US 12,226,919 B2
	Device and method for training a machine learning model to derive a movement vector for a robot from image data
Oren Spector, Modiin Maccabim Reut (IL); Dotan Di Castro, Haifa (IL); and Vladimir Tchuiev, Haifa (IL)
Assigned to ROBERT BOSCH GMBH, Stuttgart (DE)
Filed by Robert Bosch GmbH, Stuttgart (DE)
Filed on Feb. 27, 2023, as Appl. No. 18/174,803.
Claims priority of application No. 10 2022 202 142.8 (DE), filed on Mar. 2, 2022.
Prior Publication US 2023/0278227 A1, Sep. 7, 2023
Int. Cl. G06T 7/70 (2017.01); B25J 9/16 (2006.01)

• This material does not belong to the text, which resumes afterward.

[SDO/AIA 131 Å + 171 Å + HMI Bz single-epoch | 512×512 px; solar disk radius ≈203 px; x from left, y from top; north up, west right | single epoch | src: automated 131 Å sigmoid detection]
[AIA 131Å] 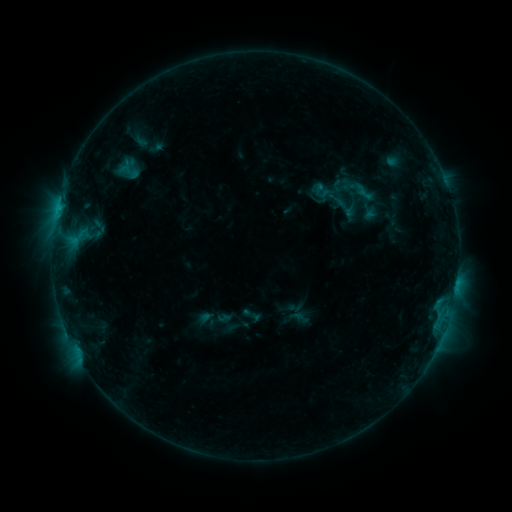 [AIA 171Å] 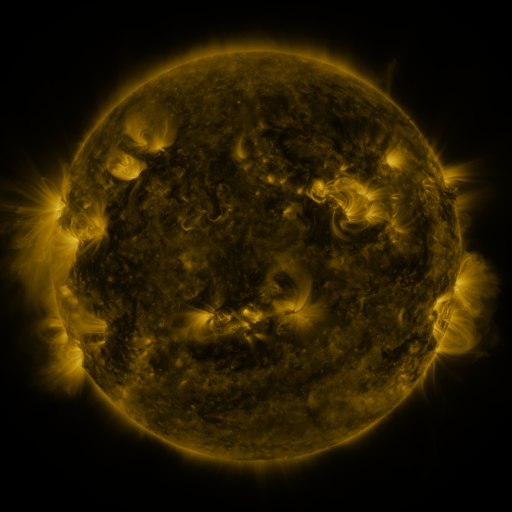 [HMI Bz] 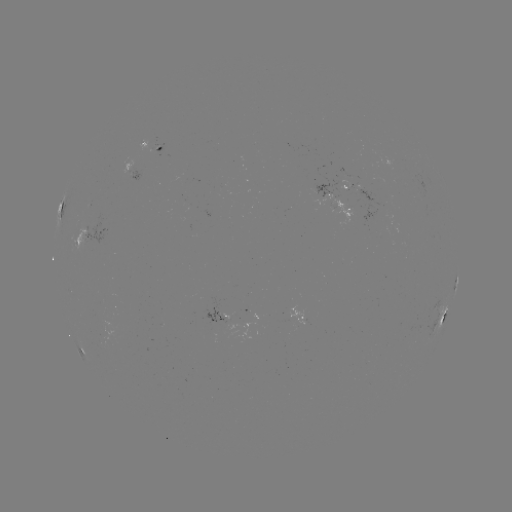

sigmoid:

CPC B25J 9/1697 (2013.01) [G06T 7/70 (2017.01); G06T 2207/20081 (2013.01); G06T 2207/20084 (2013.01)]

8 Claims

1. A method for training a machine learning model to derive a movement vector for a robot from image data, comprising the following steps:

acquiring images from a perspective of an end-effector of the robot;

forming training image data elements from the acquired images;

generating augmentations of the training image data elements to form augmented image data elements;

training an encoder network by a first training set of image data elements including the training image data elements and the augmented image data elements using contrastive loss, wherein, for each image data element of the first training set, another image data element is a positive sample when the other image data element is an augmentation of the image data element, and is a negative sample otherwise; and

training a neural network from training data elements of a second training set, wherein each training data element of the second training set includes at least one respective image data element and a respective ground truth movement vector, wherein the training is by feeding, for each training data element, the at least one image data element to the trained encoder network, inputting an embedding output provided by the encoder network in response to the at least one image data element, and training the neural network to reduce a loss between movement vectors output by the neural network in response to the embedding outputs for the training data elements and the respective ground truth movement vectors for the training data elements.